Caché derrière le haut de la sépulture, ses outils posés sur la
pierre noire, c’est au bruit régulier du marteau que l’on repère Ludovic
Royannez.
À 47 ans, il est l’un des derniers tailleurs de pierre ornementales
du cimetière de Pantin – et il ne manque pas de travail. À bord de son
camion il sillonne les longues allées du cimetière et s’attèle aux
tâches que lui commandent les marbriers, en général de la gravure de
noms et de dessins mais aussi divers travaux de fixation : bougies ou
portraits.
Cet immense îlot de verdure de 150 000 sépultures et de 110 hectares aux portes de Paris est son bureau.
Ça démarre toujours de la même façon, une fois les informations techniques récupérées, Ludovic se rend sur la tombe à graver, se gare aux abords de la section où se trouve la sépulture et tire de sa voiture ses boîtes à outils.
Le gros bloc de bois percé de trous sur lequel il s’assoit pour être à hauteur a été fabriqué par son père, lui-même graveur. C’est une histoire de famille chez les Royannez : avant son père, « le plus précis, le plus technique de la famille », son grand-père et son arrière-grand père exerçaient également ce métier. En plus de sa formation, il a appris auprès d’eux. Ses aînés travaillaient à Pantin aussi, il peut encore voir leur travail et même parfois repasser dessus.
Première étape : arriver sur la tombe, évaluer le travail à fournir et la taille des inscriptions à graver.
Ludovic est plutôt prudent et c’est justifié : une erreur sur la pierre tombale et c’est le monument qui repart chez le granitier pour effacer toutes les inscriptions et être repoli, à sa charge. Il y a quelques jours il a appelé, « Je devais graver la pierre tombale d’une dame de 107 ans, j’ai cru que l’on m’avait donné une mauvaise date». Aujourd’hui, c’est simplement pour s’assurer que rien n’a été oublié sur le devis.
Devant l’imposant bloc de granit, il faut commencer par écrire au crayon rouge le texte, les lignes et les symboles – ici une étoile de David en haut de la pierre. Les tailleurs ont tous des lettres et chiffres qu’ils apprécient plus ou moins, lui n’aime pas les 2, pas super pour cette année.
Le taillage commence en suivant les tracés dessinés au crayon. Cette partie est la plus longue et la plus délicate, il ne faut pas faire d’erreur et le granit largement utilisé aujourd’hui est plus dur que le marbre, les outils rebondissent.
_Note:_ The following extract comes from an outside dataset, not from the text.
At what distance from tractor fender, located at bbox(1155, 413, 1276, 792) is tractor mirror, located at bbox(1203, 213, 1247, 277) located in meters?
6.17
Il faut une certaine technique et beaucoup de pratique pour maitriser le geste.
Une fois la gravure effectuée, Ludovic peint les lettres d’un liquide tantôt blanc, tantôt jaune qui permettra d’appliquer et de retenir les poussières d’aluminium ou la feuille d’or qui donneront aux lettres et symboles l’aspect brillant qu’on leur connaît.
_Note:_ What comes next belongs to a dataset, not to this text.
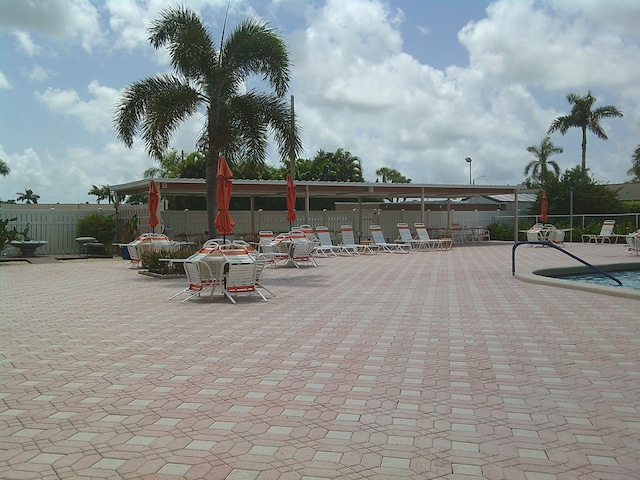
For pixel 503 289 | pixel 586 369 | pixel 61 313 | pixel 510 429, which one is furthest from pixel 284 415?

Ce travail solitaire – et un peu bruyant – ne lui laisse pas toujours l’occasion de beaucoup discuter alors, en tant qu’amateur de radio, il travaille souvent avec son casque audio vissé sur la tête.
Entre l’application de la peinture et les feuilles d’or ou poussières d’aluminium se passe un temps de repos très important qu’il maîtrise parfaitement. Cela lui laisse le temps de manger, assis à l’avant de son camion en se rappelant ce que racontait son grand-père à son père «avec une lettre taillée, je peux manger au restaurant le midi», aujourd’hui, il en faudrait plutôt trois. Souvenir d’un temps où il était bien plus coutume d’y manger tous les jours.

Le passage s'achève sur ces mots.